The Queenstown District Council is still taking a High Court injunction to have a barrier removed from a road at Lake Hawea which blocks access to Kidds Bush, even though a farmer plans to reopen it four days after the November 22 hearing.
The High Court at Christchurch will on November 22 consider an injunction from the council forcing Taff and Penny Cochrane, the lessees of Hunter Valley Station, to remove a barrier across Meads Rd which is on their pastoral lease land.
The Cochranes closed the barrier on October 11 after concerns about the antisocial behaviour of some visitors, and anger at having lambs and calves disrupted by motorists.
The barrier will be open during Labour Weekend and be closed again from the next Tuesday until November 26, when calving and lambing has finished.
The Queenstown Lakes District Council's manager of regulatory and corporate services, Roger Taylor, said the court action would resolve what had been a simmering issue over the road's status for some years and clarify the public's right of access.
"The council's view is that Meads Rd is a public road as far as Kidds Bush," he said.
The legal costs to the council for the injunction and substantive hearing would be between $20,000 and $25,000, he said.
Part of the council's case was implied dedication, he said, that because public money had been spent on the road, it was a public road.
Mr Taylor said the Cochranes had "walked away" from discussions on the issue last December.
A spokesman for the Cochranes disputed that claim.
Ray Macleod, the manager of Landward Management, said that at a meeting on October 16 last year with the council, he and the Cochranes felt "provoked" and withdrew from negotiations, opting to deal with the road's status through tenure review.
That meeting was with former deputy mayor John Wilson and a council consultant. He said they discovered Mr Wilson was working closely with the Department of Conservation (Doc) despite assurances that issues involving Doc were not on the table.

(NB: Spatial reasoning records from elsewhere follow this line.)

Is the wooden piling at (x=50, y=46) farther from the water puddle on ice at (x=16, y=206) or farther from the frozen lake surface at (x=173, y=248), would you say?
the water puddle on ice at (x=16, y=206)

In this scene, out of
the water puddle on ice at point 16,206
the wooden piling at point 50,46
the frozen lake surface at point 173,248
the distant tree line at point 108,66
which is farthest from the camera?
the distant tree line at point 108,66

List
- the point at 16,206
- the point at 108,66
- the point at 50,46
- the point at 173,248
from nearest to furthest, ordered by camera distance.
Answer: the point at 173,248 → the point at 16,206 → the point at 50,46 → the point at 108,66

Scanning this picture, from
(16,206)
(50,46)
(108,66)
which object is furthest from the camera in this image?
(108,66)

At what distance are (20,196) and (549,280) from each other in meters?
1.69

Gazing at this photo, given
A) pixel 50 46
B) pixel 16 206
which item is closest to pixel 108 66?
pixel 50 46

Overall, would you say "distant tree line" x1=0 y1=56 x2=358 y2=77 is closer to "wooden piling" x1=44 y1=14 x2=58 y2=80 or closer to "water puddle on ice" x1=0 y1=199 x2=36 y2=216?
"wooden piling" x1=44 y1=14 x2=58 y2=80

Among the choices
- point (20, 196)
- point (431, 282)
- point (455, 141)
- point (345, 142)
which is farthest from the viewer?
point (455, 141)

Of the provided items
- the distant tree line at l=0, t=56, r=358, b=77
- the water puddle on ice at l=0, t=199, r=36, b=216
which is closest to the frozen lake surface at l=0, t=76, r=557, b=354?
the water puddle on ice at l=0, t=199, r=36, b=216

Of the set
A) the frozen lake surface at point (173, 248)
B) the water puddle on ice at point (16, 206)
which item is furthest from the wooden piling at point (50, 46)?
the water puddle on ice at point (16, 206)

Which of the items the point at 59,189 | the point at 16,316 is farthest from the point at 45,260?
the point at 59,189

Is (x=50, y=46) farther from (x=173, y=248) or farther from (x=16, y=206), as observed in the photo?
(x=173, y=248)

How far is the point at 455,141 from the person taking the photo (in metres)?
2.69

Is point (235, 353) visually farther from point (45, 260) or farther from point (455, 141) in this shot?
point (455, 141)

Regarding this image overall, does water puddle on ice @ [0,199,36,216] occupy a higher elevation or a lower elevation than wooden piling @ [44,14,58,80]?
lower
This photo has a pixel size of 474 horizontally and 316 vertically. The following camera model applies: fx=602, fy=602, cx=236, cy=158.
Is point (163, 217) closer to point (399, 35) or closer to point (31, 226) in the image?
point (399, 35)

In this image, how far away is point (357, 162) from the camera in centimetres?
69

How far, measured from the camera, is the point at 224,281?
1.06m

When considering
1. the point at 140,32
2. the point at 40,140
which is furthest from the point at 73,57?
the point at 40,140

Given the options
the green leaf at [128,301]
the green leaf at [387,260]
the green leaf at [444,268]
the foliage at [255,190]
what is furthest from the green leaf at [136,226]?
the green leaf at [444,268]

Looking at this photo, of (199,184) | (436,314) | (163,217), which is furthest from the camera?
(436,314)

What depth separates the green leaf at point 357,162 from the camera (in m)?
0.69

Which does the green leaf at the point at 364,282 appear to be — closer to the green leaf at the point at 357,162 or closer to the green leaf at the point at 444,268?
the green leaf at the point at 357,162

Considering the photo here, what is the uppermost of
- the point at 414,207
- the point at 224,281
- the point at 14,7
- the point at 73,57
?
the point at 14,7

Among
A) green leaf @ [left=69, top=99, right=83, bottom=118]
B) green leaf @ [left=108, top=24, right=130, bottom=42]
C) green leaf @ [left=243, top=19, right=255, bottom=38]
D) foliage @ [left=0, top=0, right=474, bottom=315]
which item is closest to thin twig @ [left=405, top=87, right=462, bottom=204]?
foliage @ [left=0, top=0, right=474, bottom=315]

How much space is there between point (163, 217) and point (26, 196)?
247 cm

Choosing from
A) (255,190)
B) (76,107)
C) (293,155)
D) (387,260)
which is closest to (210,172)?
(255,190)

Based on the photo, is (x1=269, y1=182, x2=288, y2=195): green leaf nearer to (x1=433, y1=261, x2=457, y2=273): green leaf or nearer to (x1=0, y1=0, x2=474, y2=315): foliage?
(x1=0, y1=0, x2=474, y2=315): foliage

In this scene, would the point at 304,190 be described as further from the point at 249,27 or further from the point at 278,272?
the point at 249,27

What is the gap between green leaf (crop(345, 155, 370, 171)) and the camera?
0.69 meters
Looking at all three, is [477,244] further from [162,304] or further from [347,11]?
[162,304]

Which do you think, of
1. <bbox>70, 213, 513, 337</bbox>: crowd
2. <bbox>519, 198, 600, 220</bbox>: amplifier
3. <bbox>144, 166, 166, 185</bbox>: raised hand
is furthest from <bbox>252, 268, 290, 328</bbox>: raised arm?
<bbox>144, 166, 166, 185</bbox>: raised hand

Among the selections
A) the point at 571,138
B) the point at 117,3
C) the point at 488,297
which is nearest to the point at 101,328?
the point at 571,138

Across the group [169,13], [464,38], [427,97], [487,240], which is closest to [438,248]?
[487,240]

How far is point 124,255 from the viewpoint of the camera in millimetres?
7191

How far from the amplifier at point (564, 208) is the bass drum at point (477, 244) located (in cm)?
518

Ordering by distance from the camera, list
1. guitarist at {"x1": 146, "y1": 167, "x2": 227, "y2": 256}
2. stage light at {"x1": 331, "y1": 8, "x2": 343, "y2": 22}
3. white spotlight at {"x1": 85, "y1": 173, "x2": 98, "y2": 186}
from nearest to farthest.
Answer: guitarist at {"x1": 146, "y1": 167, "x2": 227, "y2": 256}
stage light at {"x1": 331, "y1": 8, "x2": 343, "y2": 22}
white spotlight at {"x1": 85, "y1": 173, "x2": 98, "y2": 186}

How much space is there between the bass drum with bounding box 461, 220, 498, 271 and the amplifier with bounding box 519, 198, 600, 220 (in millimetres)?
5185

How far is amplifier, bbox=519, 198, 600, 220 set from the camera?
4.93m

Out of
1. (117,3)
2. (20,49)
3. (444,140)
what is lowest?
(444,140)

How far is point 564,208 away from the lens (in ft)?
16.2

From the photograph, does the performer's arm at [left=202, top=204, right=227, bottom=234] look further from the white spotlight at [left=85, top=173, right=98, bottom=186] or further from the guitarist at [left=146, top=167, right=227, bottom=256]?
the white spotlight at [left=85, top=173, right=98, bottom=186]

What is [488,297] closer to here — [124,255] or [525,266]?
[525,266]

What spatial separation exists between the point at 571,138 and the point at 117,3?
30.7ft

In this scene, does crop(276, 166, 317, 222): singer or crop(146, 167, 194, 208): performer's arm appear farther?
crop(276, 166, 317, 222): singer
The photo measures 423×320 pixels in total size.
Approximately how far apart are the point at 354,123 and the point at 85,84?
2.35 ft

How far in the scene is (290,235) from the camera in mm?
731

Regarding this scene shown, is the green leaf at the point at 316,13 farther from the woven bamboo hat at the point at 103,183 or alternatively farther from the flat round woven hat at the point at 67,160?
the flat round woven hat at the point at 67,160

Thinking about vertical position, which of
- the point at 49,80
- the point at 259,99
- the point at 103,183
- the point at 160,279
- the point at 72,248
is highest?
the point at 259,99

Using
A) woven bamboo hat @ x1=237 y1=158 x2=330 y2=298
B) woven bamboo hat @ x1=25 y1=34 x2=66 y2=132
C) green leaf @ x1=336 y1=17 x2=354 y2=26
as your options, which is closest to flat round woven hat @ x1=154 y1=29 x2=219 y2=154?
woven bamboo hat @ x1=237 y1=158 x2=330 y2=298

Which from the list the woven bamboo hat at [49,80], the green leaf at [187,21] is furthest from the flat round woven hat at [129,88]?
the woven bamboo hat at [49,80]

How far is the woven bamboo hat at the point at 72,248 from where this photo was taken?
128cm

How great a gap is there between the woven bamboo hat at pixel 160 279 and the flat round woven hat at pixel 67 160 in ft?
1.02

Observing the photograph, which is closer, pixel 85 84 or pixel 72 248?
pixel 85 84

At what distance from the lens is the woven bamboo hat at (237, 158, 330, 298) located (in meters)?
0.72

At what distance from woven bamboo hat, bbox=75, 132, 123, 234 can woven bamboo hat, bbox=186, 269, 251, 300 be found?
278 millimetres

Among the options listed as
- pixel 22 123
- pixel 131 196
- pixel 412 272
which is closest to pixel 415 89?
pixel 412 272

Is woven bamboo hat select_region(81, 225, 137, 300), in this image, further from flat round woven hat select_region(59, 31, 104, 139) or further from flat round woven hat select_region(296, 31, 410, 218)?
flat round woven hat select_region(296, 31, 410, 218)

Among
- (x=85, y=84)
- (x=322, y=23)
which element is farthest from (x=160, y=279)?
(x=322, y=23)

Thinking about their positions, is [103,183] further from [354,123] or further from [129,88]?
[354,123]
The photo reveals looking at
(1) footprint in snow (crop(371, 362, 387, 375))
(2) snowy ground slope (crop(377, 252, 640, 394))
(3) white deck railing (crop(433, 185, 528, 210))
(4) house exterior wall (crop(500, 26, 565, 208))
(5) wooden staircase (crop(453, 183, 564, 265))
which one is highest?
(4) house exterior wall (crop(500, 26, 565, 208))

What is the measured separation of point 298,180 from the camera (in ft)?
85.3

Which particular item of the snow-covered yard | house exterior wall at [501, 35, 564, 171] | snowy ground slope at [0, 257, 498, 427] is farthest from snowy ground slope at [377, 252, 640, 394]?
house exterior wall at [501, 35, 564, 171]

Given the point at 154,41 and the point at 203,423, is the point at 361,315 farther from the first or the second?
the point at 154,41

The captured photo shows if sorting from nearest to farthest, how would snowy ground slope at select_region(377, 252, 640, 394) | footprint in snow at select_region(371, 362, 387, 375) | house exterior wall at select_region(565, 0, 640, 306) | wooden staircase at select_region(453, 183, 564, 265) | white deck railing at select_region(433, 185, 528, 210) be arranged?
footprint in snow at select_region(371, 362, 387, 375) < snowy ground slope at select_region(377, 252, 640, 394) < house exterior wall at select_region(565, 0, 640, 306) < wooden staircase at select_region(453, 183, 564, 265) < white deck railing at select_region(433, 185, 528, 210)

"When we started dealing with the council they assured us we were dealing solely with the council, only for us to find out they had been sharing information with Doc and appeared to be taking advice from Doc," Mr Macleod said.
"A subsequent Official Information Act request, where the QLDC had to be reminded of its duty by the Ombudsman's Office, confirmed this."
Mr Macleod said in a 2008 letter the district council notified the Cochranes of its concerns the public could perceive that, because public money had been spent on Meads Rd, it was a public road when it was not.
The Cochranes had offered recently to talk to the council, but that invitation had not been taken up, Mr Macleod said.